Empire of Hate (Empire #3) by Rina Kent



“Wait…he’s not here?”

“No, miss. He left early in the morning. I saw him coming out of your room.”

“You must be mistaken…”

“Of course not, miss. I saw him leaving the room when I was on my way to get my cup of tea with milk and he motioned at me to stay quiet, then he gathered all of us to tell us to serve you as if you’re him.”

My head is unable to wrap itself around all the information tossed my way. Why would he do that after all he said?

“He had a box in his hand, too. And it’s the only thing he took with him. I told him I would pack his bag, but he said there was no need.”

The box…?

I run upstairs to the room and sure enough, the box isn’t in the rubbish bin where I threw it. And neither is the necklace/key.

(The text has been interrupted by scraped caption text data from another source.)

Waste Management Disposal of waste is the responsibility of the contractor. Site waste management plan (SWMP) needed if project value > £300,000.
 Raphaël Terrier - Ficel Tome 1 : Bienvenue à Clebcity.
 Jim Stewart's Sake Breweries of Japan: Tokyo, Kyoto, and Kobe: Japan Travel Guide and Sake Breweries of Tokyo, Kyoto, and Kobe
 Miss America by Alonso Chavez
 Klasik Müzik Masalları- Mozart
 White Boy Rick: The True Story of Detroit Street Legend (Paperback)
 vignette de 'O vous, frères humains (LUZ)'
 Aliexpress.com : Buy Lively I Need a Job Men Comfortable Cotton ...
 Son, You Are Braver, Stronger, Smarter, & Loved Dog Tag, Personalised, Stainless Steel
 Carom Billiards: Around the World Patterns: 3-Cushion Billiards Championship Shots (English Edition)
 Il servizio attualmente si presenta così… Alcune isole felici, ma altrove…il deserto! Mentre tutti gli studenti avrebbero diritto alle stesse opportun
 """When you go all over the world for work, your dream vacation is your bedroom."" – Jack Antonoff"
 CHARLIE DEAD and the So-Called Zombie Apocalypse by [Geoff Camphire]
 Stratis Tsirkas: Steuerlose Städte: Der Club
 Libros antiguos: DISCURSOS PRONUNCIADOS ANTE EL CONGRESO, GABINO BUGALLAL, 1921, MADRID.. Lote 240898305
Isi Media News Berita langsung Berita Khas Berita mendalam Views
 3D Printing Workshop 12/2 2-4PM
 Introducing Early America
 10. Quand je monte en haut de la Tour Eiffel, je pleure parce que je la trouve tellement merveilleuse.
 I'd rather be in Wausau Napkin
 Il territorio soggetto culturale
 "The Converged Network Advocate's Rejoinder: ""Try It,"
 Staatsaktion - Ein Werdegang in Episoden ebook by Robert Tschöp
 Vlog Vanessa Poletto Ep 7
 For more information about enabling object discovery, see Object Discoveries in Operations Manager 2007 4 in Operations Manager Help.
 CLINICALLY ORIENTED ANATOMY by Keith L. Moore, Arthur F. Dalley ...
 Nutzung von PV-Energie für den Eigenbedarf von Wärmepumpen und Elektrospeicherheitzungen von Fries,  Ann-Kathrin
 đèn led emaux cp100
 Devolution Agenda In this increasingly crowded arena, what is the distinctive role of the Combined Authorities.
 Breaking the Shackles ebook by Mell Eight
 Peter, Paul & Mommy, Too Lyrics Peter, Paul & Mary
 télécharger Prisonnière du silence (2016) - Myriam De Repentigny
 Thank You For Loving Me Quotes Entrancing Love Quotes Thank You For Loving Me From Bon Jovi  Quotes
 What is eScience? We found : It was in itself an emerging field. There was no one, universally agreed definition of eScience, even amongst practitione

Did Daniel personally throw away the box?

A sense of panic floods the back of my throat and I start searching for it like a maniac. Please don’t tell me that box is gone.

Fresh tears spill from my eyes as I drop to my knees, searching underneath the console and the bed.

I’m supposed to be getting it together, but losing that box is no different than losing a part of me. I didn’t mean it about completely getting rid of it.

Just when I’m about to have an epic meltdown. I find a folded paper fallen by the side of the bed. My heart skips a beat as I slowly open it and find Daniel’s messy handwriting.



Nicole,

The mansion is yours. I told my English solicitor to transfer it to your name and signed the appropriate documentation.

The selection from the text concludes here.